In computer science, a tree is a hierarchical data structure that is widely used to model relationships and represent data in a structured form. It is called a “tree” because of its branching structure, resembling an upside-down version of a natural tree.


Key Characteristics of a Tree

  1. Nodes: The fundamental units of a tree. Each node can store data and may have links to other nodes.
    1. Root: The top-most node in the tree. Every tree has one root.
    1. Child: Nodes directly connected and below a node are its children.
    1. Parent: The node directly above a child node is its parent.
    1. Leaf: Nodes without children are called leaf nodes.
  2. Edges: The connections between nodes. An edge connects a parent to its child.
  3. Levels: The depth or level of a node is the number of edges on the path from the root to the node.
  4. Height: The longest path from the root to any leaf node in the tree.
  5. Degree: The number of children a node has.

Tree Properties

  • One root: A tree starts from a single root node.
  • Acyclic: A tree does not contain cycles; there is only one unique path between any two nodes.
  • Connected: All nodes in a tree are connected, meaning there are no isolated nodes.

Types of Trees

  1. Binary Tree: Each node can have at most two children, commonly referred to as the left and right child.
    1. Full Binary Tree: Every node has 0 or 2 children.
    1. Complete Binary Tree: All levels, except possibly the last, are fully filled, and the last level’s nodes are as far left as possible.
    1. Perfect Binary Tree: All internal nodes have two children, and all leaf nodes are at the same level.
  2. Binary Search Tree (BST): A binary tree where the left child contains values smaller than the parent, and the right child contains values larger.
  3. AVL Tree: A self-balancing binary search tree where the height of the two child subtrees of any node differs by at most one.
  4. N-ary Tree: A tree where each node can have up to N children.
  5. Trie: A tree used for storing strings, commonly in dictionaries and text searching.
  6. Heap: A complete binary tree used in priority queues, where each parent node satisfies a specific ordering property (min-heap or max-heap).

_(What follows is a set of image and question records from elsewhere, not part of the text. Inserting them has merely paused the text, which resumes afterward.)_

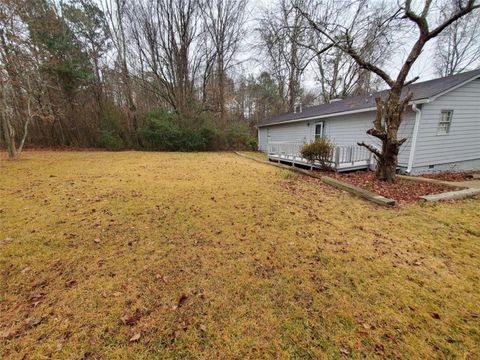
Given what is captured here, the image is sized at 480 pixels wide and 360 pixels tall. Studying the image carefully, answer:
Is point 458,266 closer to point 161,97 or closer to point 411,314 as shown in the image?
point 411,314

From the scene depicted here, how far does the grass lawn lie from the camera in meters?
1.71

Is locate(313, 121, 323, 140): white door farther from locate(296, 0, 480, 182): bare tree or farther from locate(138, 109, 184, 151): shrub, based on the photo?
locate(138, 109, 184, 151): shrub

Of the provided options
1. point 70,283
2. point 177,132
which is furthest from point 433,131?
point 177,132

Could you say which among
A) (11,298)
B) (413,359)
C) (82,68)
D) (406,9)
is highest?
(82,68)

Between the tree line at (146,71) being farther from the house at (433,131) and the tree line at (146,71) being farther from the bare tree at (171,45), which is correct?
the house at (433,131)

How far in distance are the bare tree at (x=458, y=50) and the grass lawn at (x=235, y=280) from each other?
23.5m

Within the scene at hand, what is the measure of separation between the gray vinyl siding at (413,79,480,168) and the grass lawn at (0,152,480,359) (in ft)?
15.8

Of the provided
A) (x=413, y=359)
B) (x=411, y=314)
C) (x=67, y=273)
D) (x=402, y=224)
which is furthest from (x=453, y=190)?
(x=67, y=273)

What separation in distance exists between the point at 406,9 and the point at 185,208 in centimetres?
794

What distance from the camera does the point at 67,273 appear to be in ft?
8.07

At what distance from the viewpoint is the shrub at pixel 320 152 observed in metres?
8.20

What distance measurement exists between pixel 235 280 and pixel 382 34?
27.3 feet

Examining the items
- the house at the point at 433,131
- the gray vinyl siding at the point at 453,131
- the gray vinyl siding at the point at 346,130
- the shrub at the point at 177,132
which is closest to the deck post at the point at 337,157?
the house at the point at 433,131

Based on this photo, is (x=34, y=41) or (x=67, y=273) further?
(x=34, y=41)
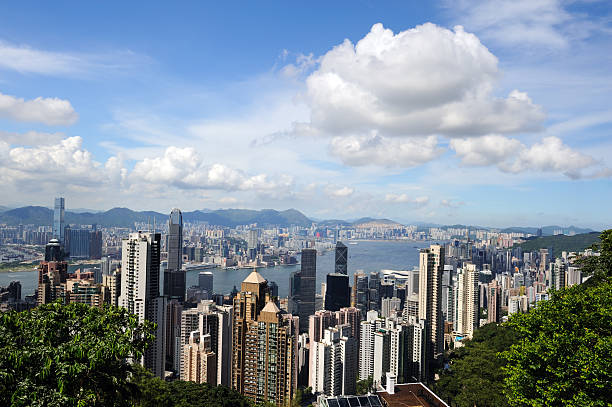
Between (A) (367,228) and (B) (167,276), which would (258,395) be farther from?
(A) (367,228)

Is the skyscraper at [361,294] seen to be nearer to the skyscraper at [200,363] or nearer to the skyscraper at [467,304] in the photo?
the skyscraper at [467,304]

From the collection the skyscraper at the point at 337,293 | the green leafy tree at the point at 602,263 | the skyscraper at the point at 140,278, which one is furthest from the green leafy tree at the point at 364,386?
the skyscraper at the point at 337,293

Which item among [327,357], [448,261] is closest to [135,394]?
[327,357]

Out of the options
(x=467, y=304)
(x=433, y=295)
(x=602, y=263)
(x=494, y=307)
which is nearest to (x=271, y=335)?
(x=602, y=263)

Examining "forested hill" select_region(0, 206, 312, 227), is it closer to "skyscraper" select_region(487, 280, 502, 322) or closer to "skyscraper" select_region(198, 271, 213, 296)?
"skyscraper" select_region(198, 271, 213, 296)

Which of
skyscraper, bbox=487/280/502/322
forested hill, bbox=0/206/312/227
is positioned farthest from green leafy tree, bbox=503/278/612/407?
forested hill, bbox=0/206/312/227
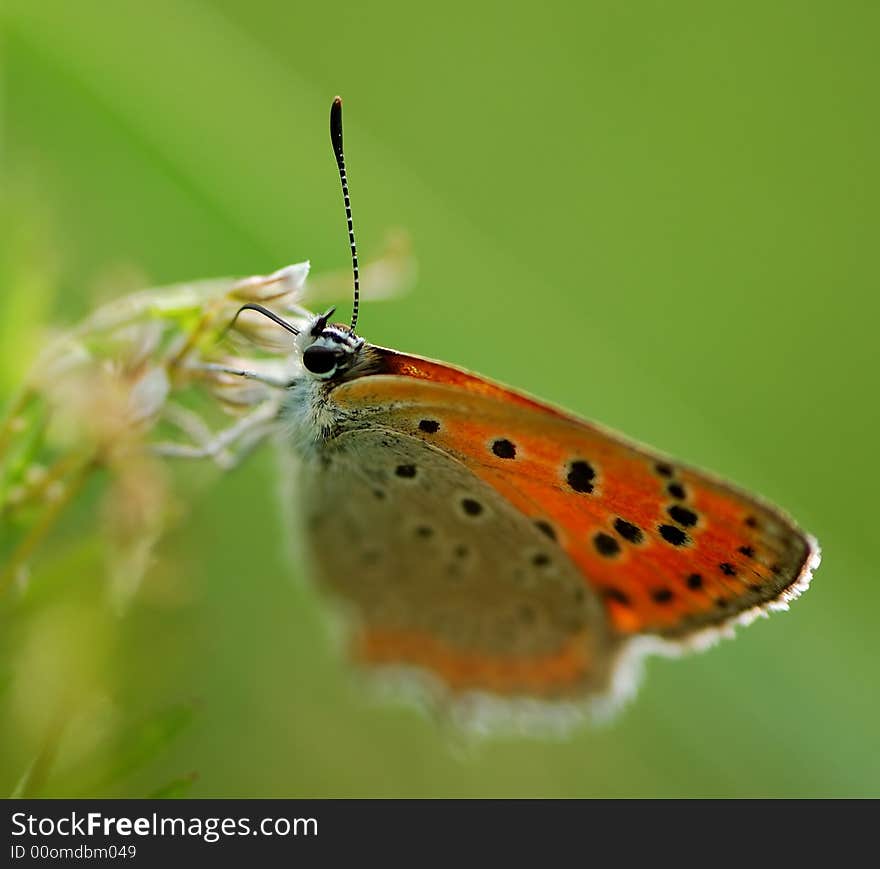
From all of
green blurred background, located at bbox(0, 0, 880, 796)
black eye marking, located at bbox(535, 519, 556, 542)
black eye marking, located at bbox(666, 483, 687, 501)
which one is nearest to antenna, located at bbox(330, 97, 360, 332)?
green blurred background, located at bbox(0, 0, 880, 796)

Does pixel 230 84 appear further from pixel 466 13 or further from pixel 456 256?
pixel 466 13

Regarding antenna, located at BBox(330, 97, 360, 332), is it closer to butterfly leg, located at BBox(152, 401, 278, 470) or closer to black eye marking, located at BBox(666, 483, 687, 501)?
butterfly leg, located at BBox(152, 401, 278, 470)

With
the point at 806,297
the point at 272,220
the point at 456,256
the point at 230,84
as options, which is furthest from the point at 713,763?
the point at 806,297

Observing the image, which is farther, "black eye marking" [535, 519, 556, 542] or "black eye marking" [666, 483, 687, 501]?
"black eye marking" [535, 519, 556, 542]

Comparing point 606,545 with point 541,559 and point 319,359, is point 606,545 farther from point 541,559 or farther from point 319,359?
point 319,359

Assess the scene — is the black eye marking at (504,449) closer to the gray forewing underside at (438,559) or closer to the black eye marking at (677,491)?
the gray forewing underside at (438,559)
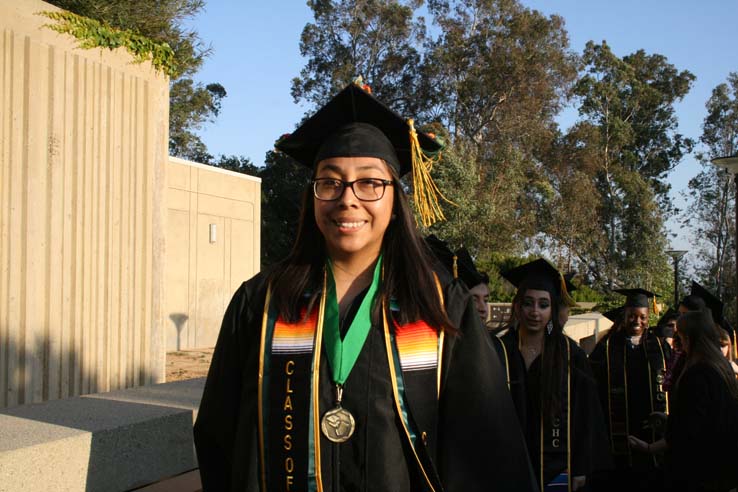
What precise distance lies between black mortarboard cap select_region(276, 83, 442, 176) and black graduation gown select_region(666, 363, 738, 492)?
315 centimetres

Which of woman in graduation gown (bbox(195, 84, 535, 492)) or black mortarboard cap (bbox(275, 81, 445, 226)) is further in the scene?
black mortarboard cap (bbox(275, 81, 445, 226))

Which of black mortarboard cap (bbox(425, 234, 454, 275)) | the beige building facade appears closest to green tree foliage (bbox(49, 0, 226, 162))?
the beige building facade

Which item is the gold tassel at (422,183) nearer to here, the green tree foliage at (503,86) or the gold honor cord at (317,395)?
the gold honor cord at (317,395)

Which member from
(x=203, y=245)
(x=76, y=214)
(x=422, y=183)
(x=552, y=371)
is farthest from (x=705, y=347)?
(x=203, y=245)

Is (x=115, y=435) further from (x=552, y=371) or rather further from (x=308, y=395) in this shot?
(x=552, y=371)

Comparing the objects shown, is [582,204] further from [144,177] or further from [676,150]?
[144,177]

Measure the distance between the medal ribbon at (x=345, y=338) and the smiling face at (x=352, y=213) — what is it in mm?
127

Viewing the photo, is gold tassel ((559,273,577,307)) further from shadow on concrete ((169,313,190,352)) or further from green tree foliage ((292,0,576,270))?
green tree foliage ((292,0,576,270))

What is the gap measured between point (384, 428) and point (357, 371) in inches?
6.6

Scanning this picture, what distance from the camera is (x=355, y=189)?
2125mm

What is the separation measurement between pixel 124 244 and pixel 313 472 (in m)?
5.60

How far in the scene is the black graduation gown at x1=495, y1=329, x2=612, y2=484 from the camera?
4.38 m

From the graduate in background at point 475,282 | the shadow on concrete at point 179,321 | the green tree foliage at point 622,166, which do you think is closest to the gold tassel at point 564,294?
the graduate in background at point 475,282

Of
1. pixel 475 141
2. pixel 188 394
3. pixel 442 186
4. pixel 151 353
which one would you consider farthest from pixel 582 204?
pixel 188 394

Common Applications of Trees

  • Hierarchical Data: Representing file systems, organizational structures, XML/HTML DOM.
  • Searching and Sorting: Binary search trees (BST) and heaps.
  • Networking: Routing tables and multicast communication.
  • AI and Machine Learning: Decision trees and game trees.
  • Data Compression: Huffman encoding uses trees for optimal encoding.

Basic Operations on Trees

  1. Traversal:
    1. In-order: Left → Root → Right
    1. Pre-order: Root → Left → Right
    1. Post-order: Left → Right → Root
    1. Level-order: Traverse each level from top to bottom.
  2. Insertion: Adding a node to the tree following specific rules.
  3. Deletion: Removing a node and restructuring the tree.
  4. Search: Finding a node with a specific value.
  5. Balancing: Ensuring the tree remains balanced (e.g., AVL or Red-Black trees).

Understanding trees is essential because they are foundational in designing efficient algorithms and organizing data hierarchically.